▸ PROVIDED DATA

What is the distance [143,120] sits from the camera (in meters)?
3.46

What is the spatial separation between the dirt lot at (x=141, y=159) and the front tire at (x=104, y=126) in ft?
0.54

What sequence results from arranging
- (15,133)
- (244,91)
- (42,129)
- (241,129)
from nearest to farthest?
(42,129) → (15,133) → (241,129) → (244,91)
* * *
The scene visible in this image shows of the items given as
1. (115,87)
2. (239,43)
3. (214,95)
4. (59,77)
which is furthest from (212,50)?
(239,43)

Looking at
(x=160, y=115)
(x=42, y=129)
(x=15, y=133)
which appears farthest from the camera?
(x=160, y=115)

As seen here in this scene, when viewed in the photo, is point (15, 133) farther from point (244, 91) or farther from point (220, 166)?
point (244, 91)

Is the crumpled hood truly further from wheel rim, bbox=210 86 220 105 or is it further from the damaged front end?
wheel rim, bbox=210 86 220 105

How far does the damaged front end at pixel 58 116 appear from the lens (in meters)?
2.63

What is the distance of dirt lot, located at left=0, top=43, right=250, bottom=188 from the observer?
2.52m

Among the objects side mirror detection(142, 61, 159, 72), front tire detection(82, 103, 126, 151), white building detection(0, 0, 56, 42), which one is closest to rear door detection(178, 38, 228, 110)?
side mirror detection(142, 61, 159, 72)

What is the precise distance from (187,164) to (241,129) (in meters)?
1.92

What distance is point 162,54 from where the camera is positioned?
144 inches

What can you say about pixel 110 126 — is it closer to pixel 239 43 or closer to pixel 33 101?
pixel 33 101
* * *
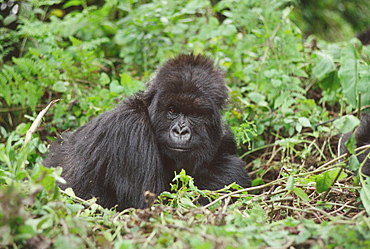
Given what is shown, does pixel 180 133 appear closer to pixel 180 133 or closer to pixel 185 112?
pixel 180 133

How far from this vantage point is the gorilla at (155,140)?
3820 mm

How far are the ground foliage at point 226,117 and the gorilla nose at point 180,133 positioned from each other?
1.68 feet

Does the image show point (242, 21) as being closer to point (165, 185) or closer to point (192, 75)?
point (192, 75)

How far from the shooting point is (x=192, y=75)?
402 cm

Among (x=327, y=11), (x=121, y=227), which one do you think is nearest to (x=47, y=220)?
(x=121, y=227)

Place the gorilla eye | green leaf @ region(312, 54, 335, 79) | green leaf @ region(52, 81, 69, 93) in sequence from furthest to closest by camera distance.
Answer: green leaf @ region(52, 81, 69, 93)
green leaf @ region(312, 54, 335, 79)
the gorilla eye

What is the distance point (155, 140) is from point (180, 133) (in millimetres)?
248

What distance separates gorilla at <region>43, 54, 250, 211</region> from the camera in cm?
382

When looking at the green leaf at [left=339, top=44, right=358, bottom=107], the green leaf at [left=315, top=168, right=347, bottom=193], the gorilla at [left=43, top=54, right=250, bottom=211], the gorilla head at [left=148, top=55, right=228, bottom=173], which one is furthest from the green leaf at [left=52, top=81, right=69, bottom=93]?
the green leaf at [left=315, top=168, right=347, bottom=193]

▸ WHAT IS ASKED
Rewrite everything from the line containing "What is the distance [143,120]" down to the line containing "(42,129) → (15,133) → (241,129) → (244,91)", both ends included. Keep the items unchanged, but in the answers multiply every number (distances and coordinates) by 2.6 and round it to the number of decimal places it had, rounding halves up.

▸ RESULT
What is the distance [143,120] sits from the camera (in meters)?
9.00

What is the spatial separation between the dirt lot at (x=141, y=159) and the front tire at (x=104, y=126) in ft?
1.40

What sequence results from arranging
- (15,133)
- (244,91)
- (42,129)
- (241,129)
from nearest to farthest?
(109,335) → (39,346) → (627,335) → (634,237)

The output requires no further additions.